いざCS!楽天は短期決戦に強いのか、弱いのか? (4ページ目)

  • 中島大輔●文 text by Nakajima Daisuke 荒川祐史● photo by Arakawa Yuji

 打者目線の田尾氏は、現役時代に何度も対戦した巨人の大エース・江川卓氏との対戦を振り返り、田中の弱点をこう見立てた。

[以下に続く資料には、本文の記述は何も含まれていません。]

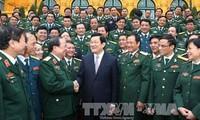 """Presiden Vietnam Truong Tan Sang  menemui delegasi """"Penggerakan  massa rakyat yang pandai""""  di seluruh  tentara."""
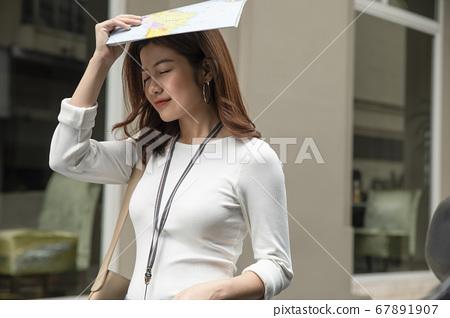 女人在城裡走 67891907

「今シーズンの田中は、ランナーを出しながらも点を与えないのが特徴でした。そう考えると、得点圏にランナーがいない場面で長打を狙っていくことが、田中攻略のポイントになると思います。僕が江川と対戦したときは、『相手が絶好調なら、ランナーなしの場面がチャンス』と周囲から言われていました。江川、田中クラスのピッチャーが得点圏にランナーを背負ったときに力を入れて投げてきたら、打てないですよ。一発のあるバッターは、『つなぐ』のではなく、『決める』意識が必要です」

 今季の田中は走者なしの場面では力をセーブし、ピンチではギアを上げて相手打者をねじ伏せていた。そうした状況に応じたピッチングをできるから、リーグ1位の防御率1.27という驚異的な安定感を誇っているのだ。田中が打ち崩されるスキは、ほとんど見当たらない。それだけに、対戦相手は先にリードを奪うことができれば、一気に波に乗ることができる。先手必勝で勢いづくことは、短期決戦のポイントによく挙げられることだ。

 田尾氏が言う。

「僕は日本シリーズを3回経験して、優勝したのは1回でした。全部のシリーズで『流れ』があって、どちらが勝ってもおかしくなかった。短期決戦は、先に流れに乗れるかどうかの勝負です」

 楽天は短期決戦に強いのか、弱いのか――。識者の意見を聞いてみると、絶対エースを擁する楽天は、短期決戦向きのチームと言えそうだ。そして田中で先手を取ったとき、初の日本一が一気に現実味を帯びてくるだろう。